Entries from a dataset

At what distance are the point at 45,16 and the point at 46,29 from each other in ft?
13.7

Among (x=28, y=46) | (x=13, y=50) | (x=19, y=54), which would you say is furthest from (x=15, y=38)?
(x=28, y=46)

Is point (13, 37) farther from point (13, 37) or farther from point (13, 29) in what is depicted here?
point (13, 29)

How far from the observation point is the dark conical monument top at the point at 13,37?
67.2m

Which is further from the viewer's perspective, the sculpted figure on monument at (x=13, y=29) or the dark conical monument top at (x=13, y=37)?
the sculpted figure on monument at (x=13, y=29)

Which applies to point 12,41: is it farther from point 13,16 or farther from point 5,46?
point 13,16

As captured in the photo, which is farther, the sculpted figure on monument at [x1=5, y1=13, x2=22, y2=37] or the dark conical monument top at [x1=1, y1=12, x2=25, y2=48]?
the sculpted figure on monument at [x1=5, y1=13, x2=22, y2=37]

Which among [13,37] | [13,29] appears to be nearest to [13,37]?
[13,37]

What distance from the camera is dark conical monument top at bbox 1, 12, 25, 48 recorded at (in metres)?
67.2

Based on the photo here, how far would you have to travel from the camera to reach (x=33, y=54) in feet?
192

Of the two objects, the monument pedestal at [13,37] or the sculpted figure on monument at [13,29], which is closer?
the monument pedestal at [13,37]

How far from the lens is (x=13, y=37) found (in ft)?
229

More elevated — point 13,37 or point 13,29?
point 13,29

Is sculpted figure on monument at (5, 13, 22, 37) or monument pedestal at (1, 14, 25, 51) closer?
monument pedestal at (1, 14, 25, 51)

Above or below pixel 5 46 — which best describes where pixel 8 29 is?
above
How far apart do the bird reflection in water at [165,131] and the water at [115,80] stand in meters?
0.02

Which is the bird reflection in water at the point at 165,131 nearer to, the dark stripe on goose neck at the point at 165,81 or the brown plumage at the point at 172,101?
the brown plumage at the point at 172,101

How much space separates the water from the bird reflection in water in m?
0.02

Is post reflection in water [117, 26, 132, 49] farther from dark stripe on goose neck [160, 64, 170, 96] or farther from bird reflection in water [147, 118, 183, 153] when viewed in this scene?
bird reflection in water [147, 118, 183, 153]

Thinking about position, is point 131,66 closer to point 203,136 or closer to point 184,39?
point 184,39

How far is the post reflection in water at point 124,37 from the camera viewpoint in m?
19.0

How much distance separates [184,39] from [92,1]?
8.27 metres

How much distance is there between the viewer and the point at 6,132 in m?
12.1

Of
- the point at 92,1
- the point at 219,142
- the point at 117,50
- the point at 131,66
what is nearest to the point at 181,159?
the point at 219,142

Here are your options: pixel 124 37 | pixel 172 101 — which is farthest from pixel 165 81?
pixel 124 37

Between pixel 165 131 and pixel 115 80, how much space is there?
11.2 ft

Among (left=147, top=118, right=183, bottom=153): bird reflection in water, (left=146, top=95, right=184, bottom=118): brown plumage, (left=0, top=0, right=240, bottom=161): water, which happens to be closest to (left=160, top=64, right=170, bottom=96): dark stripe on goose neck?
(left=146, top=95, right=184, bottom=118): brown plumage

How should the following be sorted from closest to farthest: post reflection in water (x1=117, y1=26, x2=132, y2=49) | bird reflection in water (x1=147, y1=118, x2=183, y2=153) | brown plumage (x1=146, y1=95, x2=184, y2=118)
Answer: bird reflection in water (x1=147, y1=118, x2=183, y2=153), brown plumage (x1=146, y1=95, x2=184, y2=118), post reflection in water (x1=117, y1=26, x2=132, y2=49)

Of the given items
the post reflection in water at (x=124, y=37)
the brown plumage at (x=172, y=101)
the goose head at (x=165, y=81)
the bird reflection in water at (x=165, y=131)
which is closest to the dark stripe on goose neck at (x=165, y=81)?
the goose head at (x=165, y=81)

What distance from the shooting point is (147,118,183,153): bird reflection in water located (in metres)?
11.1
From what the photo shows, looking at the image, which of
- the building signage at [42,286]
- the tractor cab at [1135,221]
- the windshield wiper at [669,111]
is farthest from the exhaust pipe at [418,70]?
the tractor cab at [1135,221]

...

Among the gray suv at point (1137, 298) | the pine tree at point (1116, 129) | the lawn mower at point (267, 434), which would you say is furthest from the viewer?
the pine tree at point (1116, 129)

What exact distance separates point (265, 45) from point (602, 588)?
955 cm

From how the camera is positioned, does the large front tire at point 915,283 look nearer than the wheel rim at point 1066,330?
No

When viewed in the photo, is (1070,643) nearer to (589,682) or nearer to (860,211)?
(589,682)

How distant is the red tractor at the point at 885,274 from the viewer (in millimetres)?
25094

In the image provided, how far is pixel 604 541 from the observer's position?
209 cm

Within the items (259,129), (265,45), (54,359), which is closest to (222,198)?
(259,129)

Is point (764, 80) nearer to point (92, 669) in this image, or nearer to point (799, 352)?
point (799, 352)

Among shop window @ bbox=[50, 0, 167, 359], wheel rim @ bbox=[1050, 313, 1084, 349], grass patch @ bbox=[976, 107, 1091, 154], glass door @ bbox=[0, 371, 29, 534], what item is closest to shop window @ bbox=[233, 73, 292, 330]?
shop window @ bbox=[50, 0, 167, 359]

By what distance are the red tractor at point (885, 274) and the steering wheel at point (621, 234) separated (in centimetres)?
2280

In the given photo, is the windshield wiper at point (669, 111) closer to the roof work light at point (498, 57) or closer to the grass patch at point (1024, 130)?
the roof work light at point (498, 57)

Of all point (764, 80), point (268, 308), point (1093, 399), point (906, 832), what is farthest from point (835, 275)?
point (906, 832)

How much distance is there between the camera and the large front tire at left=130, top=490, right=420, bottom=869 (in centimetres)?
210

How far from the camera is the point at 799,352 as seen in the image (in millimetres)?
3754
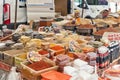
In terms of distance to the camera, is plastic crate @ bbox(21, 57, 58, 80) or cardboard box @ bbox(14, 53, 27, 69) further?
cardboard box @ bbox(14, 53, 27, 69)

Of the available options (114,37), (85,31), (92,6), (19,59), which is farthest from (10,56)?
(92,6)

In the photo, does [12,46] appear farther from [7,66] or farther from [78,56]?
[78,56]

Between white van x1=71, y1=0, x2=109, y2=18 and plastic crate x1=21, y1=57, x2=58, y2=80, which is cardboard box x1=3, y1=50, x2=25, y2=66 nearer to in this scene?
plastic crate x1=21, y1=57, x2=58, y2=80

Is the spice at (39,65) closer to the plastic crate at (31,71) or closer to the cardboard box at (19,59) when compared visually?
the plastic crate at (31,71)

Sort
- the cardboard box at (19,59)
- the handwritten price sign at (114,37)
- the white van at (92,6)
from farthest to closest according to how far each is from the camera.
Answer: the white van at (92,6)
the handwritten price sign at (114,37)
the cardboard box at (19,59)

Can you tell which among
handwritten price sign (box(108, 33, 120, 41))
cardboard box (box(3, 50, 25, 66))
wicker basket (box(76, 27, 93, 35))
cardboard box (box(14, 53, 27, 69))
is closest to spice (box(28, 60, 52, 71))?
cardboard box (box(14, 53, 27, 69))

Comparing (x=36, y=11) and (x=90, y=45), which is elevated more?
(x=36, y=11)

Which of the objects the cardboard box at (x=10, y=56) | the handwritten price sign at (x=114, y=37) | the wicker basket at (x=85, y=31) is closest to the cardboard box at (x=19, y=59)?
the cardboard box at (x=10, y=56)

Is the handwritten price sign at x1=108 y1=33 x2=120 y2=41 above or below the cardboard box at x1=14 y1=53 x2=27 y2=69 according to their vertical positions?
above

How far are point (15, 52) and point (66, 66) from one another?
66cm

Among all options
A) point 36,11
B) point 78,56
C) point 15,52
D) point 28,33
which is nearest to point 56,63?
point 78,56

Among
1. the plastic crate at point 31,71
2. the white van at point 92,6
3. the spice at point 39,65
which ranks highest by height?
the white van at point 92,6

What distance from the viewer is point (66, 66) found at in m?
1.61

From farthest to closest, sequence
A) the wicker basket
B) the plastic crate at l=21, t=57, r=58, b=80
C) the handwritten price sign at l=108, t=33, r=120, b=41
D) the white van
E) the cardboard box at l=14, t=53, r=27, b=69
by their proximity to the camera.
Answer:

▶ Task description
Show each line of the records above that contains the string "bbox".

▶ Result of the exercise
What distance from the camera is dark conical monument top at bbox 1, 12, 25, 48 recorded at (in metres)?
Among shop window @ bbox=[50, 0, 167, 359], wheel rim @ bbox=[1050, 313, 1084, 349], grass patch @ bbox=[976, 107, 1091, 154], glass door @ bbox=[0, 371, 29, 534], what item is closest to shop window @ bbox=[233, 73, 292, 330]?
shop window @ bbox=[50, 0, 167, 359]
In terms of distance to the camera, is plastic crate @ bbox(21, 57, 58, 80) or cardboard box @ bbox(14, 53, 27, 69) further?
cardboard box @ bbox(14, 53, 27, 69)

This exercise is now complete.